> [PROBLEMS AND TASKS]
**A)** Answer these questions from the Cuba travel account:
(i) About how long did the writer stay in Havana?
(ii) What is the name of the small rural town where the writer stayed after Havana?
(iii) Where did the writer spend the last night of the trip?
**B)** Write out the passage of the Cuba travel account between "I stayed for" and "That was inspiring.", inclusive, without changing a word.

Photo courtesy of Thais Francis


I stayed for about a week in Havana, which is a city filled with brightly colored homes, bustling activities and loud artistic expression. Everything was spontaneous, locals taught me how to dance rumba and in turn, I showed them how to wine like a Trini. I visited Fabrica de Arte Cuba which is a multi-level exhibition space that boasts all types of theatrical, musical, and abstract art. I danced on stage while a band accompanied me, it was phenomenal. The level of talent thought-provoking installations and reverence for art in Havana is truly special. As an artist from the Caribbean I’ve never seen creativity as a priority, it has always been an afterthought, but in Cuba it is revered. That was inspiring.


Photo courtesy of Thais Francis


After Havana, I stayed in a small rural town surrounded by mountains, called Viñales. There was a distinct contrast between Viñales and Havana. It was quiet, everyone knew each other and horses were just as prevalent as cars. I was able to get lost and be found in stillness and clarity. I took hella pictures and wrote in their one library. By this point, my money was running out and I had no way of accessing American banks to get more, so I forewent excursions and instead made my own fun. I did, however, run out of money, which was an adventure, sometimes fun, most of the time not.


By my last two days, I was in survival mode. I had to navigate in a rickety car, with other locals through the mountains, take a bus, then walk back to my casa particular in Havana. I ended up spending my last night at the airport after wandering the streets at 10PM looking for a place to stay. This part was harrowing, but I learned another lesson, the journey isn’t always going to be filled with fun, there must be some bad because balance is necessary for growth.

[Data of spatial reasoning questions]

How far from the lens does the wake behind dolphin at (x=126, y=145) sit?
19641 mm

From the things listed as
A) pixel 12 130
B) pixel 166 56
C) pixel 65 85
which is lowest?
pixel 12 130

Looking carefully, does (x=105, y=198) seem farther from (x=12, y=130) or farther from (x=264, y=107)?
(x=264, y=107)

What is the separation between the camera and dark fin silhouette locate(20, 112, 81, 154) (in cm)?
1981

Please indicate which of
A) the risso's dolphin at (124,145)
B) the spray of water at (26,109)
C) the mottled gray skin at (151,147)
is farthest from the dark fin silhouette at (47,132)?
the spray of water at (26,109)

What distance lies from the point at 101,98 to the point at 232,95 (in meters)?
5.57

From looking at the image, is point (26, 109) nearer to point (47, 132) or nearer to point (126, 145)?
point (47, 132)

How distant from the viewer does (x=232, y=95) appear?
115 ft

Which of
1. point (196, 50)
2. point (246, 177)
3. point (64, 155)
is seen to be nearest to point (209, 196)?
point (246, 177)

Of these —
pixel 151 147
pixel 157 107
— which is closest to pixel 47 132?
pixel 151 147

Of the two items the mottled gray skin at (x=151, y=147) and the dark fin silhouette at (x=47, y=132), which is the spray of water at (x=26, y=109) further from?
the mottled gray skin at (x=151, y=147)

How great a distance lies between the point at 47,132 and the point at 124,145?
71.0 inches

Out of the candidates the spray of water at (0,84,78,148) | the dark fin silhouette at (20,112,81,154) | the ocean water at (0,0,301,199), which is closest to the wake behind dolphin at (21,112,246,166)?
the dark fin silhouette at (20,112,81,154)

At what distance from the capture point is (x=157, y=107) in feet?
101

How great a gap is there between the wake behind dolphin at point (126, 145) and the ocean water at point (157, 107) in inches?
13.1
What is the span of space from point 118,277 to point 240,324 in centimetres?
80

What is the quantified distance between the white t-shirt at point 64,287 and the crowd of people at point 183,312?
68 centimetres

> [ANSWERS BELOW]
**A)**
(i) About a week
(ii) Viñales
(iii) At the airport

**B)**
I stayed for about a week in Havana, which is a city filled with brightly colored homes, bustling activities and loud artistic expression. Everything was spontaneous, locals taught me how to dance rumba and in turn, I showed them how to wine like a Trini. I visited Fabrica de Arte Cuba which is a multi-level exhibition space that boasts all types of theatrical, musical, and abstract art. I danced on stage while a band accompanied me, it was phenomenal. The level of talent thought-provoking installations and reverence for art in Havana is truly special. As an artist from the Caribbean I’ve never seen creativity as a priority, it has always been an afterthought, but in Cuba it is revered. That was inspiring.